§ **TRAVAIL DEMANDÉ**
1. Selon la notice sur le buste Sava Alexandra, à quel prix au marteau l'œuvre a-t-elle été adjugée ?
2. Poursuivez la notice sur le buste Sava Alexandra à partir de sa dernière phrase.

§ **EXTRAIT DU DOCUMENT**
○ ○ ○ ○ ○ ○ ○

GERMAINE RICHIER (1902 - 1959)

Sava Alexandra

1944
Buste à mi-corps en bronze à patine brune
Signé « G. Richier » et numéroté 6/8 sur le côté gauche
Marque du fondeur estampé sur l’œuvre « L.THINOT Fondeur Paris »
Certificat de Françoise Guiter du 25.06.2005.

H. 84 cm

Collection Particulière.

Estimation : 25.000 / 30.000 €

Prix au marteau : 60.000 €

Littérature en rapport :- Germaine Richier, Sava Alexandra, 1944, Bronze patiné foncé, Kunsthaus, Zürich.
Littérature en rapport :
- Plastiken : Marino Marini, Germaine Richier, Fritz Wotruba-Zeichnungen : Rodin, Maillol, Despiau », Bern Kunsthalle, 9 juin - 8 juillet 1945, n°36 ;
- Nesto Jacometti, Artistes étrangers en Suisse : Germaine Richier, Vie Art Cité, Lausanne, juillet 1946 ;
- Manuel Gasser, “Germaine Richier”, in Werk, Winthertur, mars 1946, n°3, p.69-77 ;
- « Germaine Richier » n°11 (plâtre original), Zurich, Kunsthaus, 12 juin-2 juillet 1963 ;
- Germaine Richier, Rétrospective, Fondation Maeght, 5 avril - 25 juin 1996, N° 13 p.44-45
- J. Merkert, A. Lammert, C. Lichtenstern, Germaine Richier, Akademie der Künste, Berlin , 1997, p.87, n°17 ;
- Sarah Wilson, “Germaine Richier : disquieting matriarch”, in The Sculpture Journal, vol.14, N°1, dec.2005, pp. 51-70 ;
- Valérie da Costa, Germaine Richier, un art entre deux mondes, collection Essais, édition Norma, 2006 ;
- L’histoire du buste au XXème siècle, autour de Bourdelle et de ses élèves, musée Bourdelle, Paris, 1964 ;
- H.L Andral, Valérie da Costa, Germaine Richier, La Magicienne, musée Picasso d'Antibes, du 6 octobre 2019 au 26 janvier 2020 ;

Notre œuvre, un buste d’adolescente intitulée Sava Alexandra, est une œuvre -jalon de l’art vibrant, animé et animal, inscrit dans la matière, de l’artiste majeure du XXème siècle Germaine Richier.

○ ○ ○ ○ ○ ○ ○

§ **DONNÉES FOURNIES**
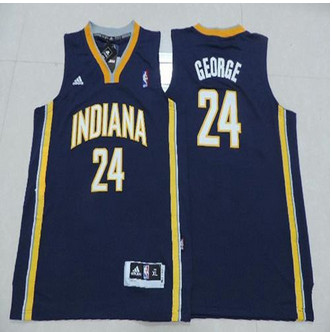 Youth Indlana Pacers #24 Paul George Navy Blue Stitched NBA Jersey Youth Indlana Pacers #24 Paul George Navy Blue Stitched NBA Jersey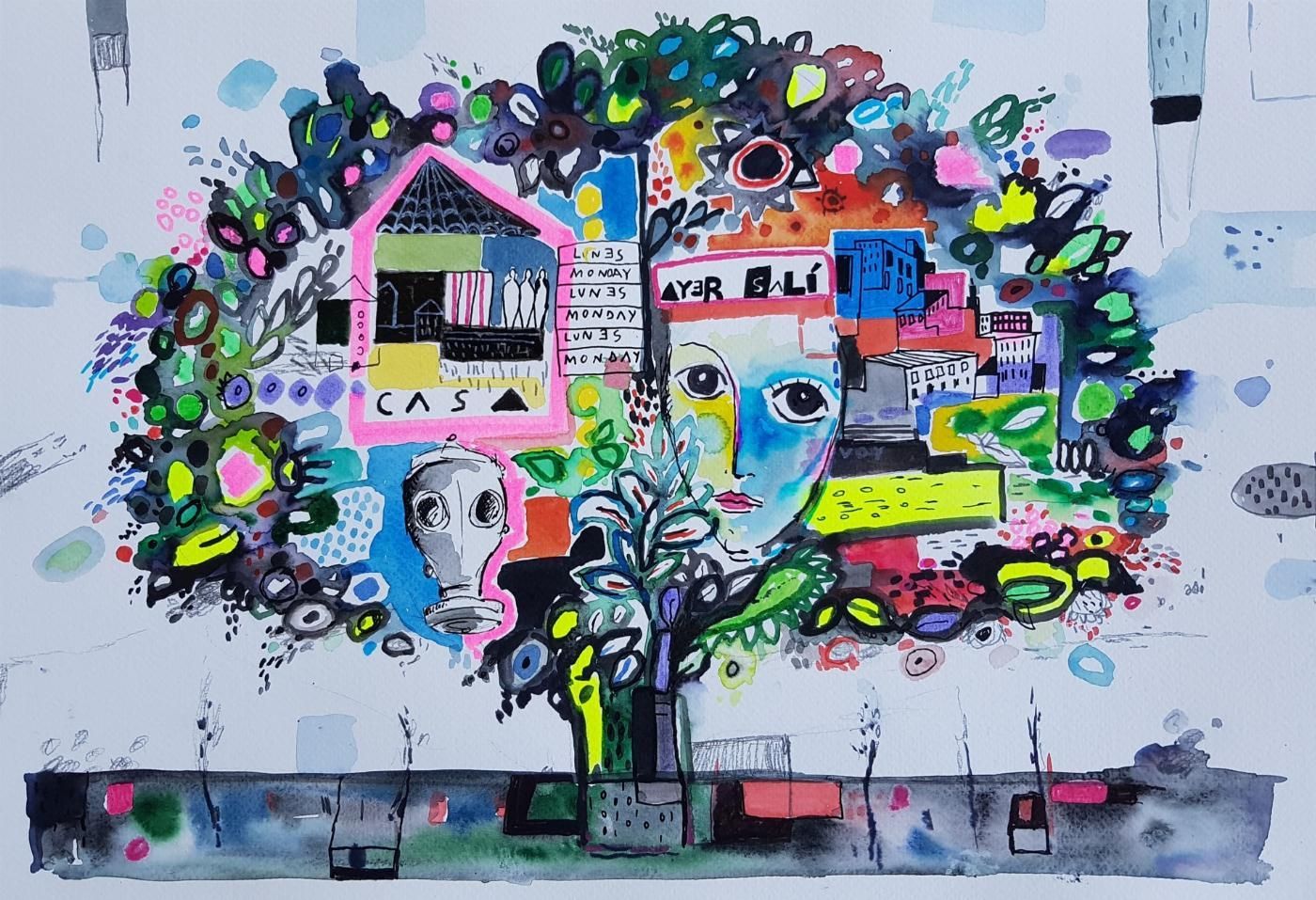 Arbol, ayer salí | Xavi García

○ ○ ○ ○ ○ ○ ○

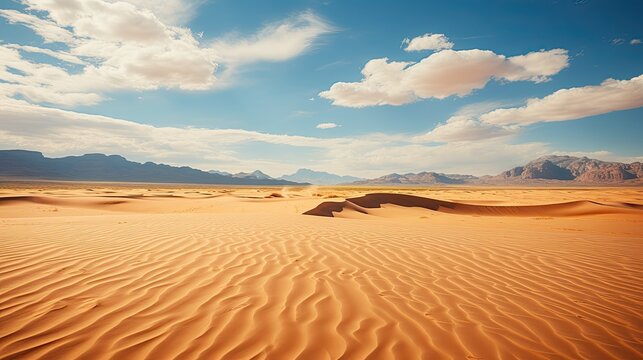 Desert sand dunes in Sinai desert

○ ○ ○ ○ ○ ○ ○

§ **RÉPONSES PAR TÂCHE**
1. 60.000 €.

2.
Réalisée en 1944, en pleine guerre, pendant sa période d’exil en Suisse, cette figure de jeune fille, la poitrine naissante, les bras levés en signe d’attente ou de (dés)espoir, laisse apparaître les prémisses frémissantes de la transformation de l’art de Germaine Richier.
Cette œuvre est en effet à la fois marquée par ce qu’elle a retenu de plus capital lors de sa formation : de son expérience auprès de Bourdelle, dans l’atelier duquel elle travaille jusqu’à la mort de ce dernier en 1929, elle en a gardé la rigueur de la figure par l’intermédiaire du buste, le travail académique du portrait et du nu, nécessaire à la captation de l’humain. Son expérience précédente dans l’atelier de Louis-Jacques Guigues, ancien praticien de Rodin, lui a transmis un intérêt fondamental pour l’une des signatures novatrices du grand maître : l’art de l’accident, novation de la Modernité, inscrite dans la matière.
La typologie de notre œuvre, le buste, témoigne de son attachement pour ce type académique, qu’elle affectionne pour la rigueur et la concentration qu’il impose. En 1944, elle a déjà réalisé près d’une trentaine de bustes, dont La Régodias (1938) ou La Chinoise (1939). Elle épuise ce thème « comme elle épuise ses modèles », pour en faire ressurgir la substantifique moelle. Reconnue sur la scène internationale dès les années 30, elle vend à l’Etat en 1937, une figure de nu adolescent, Loretto I (1934) dans la veine duquel s’inscrit notre œuvre. Elle le travaille, une nouvelle fois, dans le désarroi de la guerre naissante, en Juin 40 (Loretto 2), en renforçant son déhanchement, allongeant son corps qui paraît encore plus maigre et augmentant la main gauche qui en devient disproportionnée.
Comme Loretto II, les proportions du buste et des bras sont démesurément et intentionnellement longs ; le premier semblant vouloir s’inscrire dans la terre, les seconds voulant comme toucher le ciel : le corps de la jeune femme servant de lien entre une terre meurtrie et un ciel qui abandonne l’humain. L’exactitude du corps est aussi mise à l’épreuve par l’armature apparente qui offre un prolongeant surnaturel au torse devenu gracile, dans un continuum des formes structurantes et structurées, manière de l’artiste en devenir.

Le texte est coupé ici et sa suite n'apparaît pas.